*** Given passage Section Begins ***

[Baylisa] The Future of Systems Administrators

Rob Markovic rob.markovic at gmail.com
Sun Jan 18 17:41:45 PST 2015


With the coming wave of IoT, unfortunately, Sys Admin or not, we will all
become AoT, Adminitrators of Things.

Some of us already are, with who knows how many different devices at home.

Not going away until things administer themselves.

-- Rob

about.me/vRobM
  [image: Rob Marković on about.me]
    <http://about.me/vRobM>


On Sat, Jan 17, 2015 at 11:59 PM, Roy Rapoport <rsr at inorganic.org> wrote:

> On 1/16/15 6:14 PM, Sean Hart wrote:
>
>> So, first off.  A lot of the low level sysadmins (kernel hackers,
>> rack-and-stackers, killer network folks, etc.) will go to huge
>> installations like Rackspace and Joyent and AWS.  They will do awesome
>> things there.
>>
>
> Putting aside the description of rack-and-stackers as doing "awesome
> things," I don't think it's actually accurate to say "a lot of the low
> level" folks will end up going to Joyent, Rackspace, etc, because with the
> increasing concentration of physical hardware in the hands of relatively
> few players, the number of jobs dealing with hardware doesn't increase --
> it decreases for exactly the same sizing efficiencies that we as customers
> then end up taking advantage of.
>
>  The Systems folks who do software installation and configuration/tuning
>> will pick up chef/puppet/ansible/$CONFIG_MGMT_OF_THE_WEEK, and
>> everything will be represented as code changes.
>>
>
> Some, certainly.  I brought Puppet into Netflix (and some other people
> later brought Chef in); but it still wasn't enough to save IT from being
> considered obsolete to production management, partially because we had so
> many IT people mired in an old and systems-specific way of thinking about
> what we built, and what the definition of "success" was.  And that old way
> is basically bankrupt -- IT has traditionally done a terrible job serving
> its customers, I'd argue (though a fair case could be made that IT's
> typically put in an almost impossible position where it's very unlikely to
> do anything but a terrible job -- one of the reasons I'd likely retire from
> the workforce rather than ever go into IT again).

*** Given passage Section Ends ***
*** Data under study Section Begins ***

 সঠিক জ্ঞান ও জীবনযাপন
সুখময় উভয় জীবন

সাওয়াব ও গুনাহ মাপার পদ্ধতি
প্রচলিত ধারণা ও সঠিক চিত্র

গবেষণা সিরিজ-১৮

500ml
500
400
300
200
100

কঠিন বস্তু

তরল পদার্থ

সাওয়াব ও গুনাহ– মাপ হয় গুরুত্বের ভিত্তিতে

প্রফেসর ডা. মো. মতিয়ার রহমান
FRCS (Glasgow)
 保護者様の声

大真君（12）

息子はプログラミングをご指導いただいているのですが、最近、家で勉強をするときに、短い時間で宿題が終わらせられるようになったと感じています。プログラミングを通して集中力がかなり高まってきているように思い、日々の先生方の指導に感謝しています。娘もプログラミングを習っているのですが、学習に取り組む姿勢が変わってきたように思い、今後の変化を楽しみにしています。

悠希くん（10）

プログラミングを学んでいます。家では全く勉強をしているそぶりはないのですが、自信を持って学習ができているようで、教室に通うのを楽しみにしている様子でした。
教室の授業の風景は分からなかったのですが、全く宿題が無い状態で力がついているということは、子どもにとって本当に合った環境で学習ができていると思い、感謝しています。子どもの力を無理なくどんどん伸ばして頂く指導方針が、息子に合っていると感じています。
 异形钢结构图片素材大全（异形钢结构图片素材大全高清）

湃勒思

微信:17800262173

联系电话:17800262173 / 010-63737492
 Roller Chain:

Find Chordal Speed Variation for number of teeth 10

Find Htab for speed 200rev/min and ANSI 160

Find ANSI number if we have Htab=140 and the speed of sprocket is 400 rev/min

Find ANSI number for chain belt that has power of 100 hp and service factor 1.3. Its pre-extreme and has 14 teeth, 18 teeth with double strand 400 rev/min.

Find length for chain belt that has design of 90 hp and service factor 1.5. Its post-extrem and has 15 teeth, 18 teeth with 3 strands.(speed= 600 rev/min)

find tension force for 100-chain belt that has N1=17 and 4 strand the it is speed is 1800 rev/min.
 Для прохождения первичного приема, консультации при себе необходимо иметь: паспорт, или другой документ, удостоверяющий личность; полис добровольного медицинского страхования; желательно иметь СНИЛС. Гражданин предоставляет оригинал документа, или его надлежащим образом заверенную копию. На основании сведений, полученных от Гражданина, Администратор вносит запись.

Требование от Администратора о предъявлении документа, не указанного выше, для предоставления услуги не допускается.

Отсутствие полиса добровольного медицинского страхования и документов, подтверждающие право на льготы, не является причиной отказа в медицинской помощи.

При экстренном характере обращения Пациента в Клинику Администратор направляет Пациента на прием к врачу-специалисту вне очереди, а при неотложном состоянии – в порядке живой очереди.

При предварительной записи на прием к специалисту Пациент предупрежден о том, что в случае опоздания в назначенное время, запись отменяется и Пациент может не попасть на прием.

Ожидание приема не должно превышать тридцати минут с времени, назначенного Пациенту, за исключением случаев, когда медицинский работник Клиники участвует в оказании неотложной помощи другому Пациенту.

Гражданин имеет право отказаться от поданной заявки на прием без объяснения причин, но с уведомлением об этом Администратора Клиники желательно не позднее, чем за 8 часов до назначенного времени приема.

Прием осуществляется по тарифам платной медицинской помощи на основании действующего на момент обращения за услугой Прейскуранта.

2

*** Data under study Section Ends ***

• **Actions to take**
A) Retype the stretch of the systems administrators discussion from "With the coming" through "devices at home.".
B) According to the systems administrators discussion, why does Roy Rapoport think it is inaccurate to say that a lot of low-level sysadmins will go to Joyent, Rackspace and similar companies?

• **Per-task outputs**
A)
With the coming wave of IoT, unfortunately, Sys Admin or not, we will all
become AoT, Adminitrators of Things.

Some of us already are, with who knows how many different devices at home.

B) He argues that physical hardware is increasingly concentrated in the hands of relatively few players. As a result, the number of jobs dealing with hardware decreases rather than increases. This happens because of the same sizing efficiencies that customers end up taking advantage of.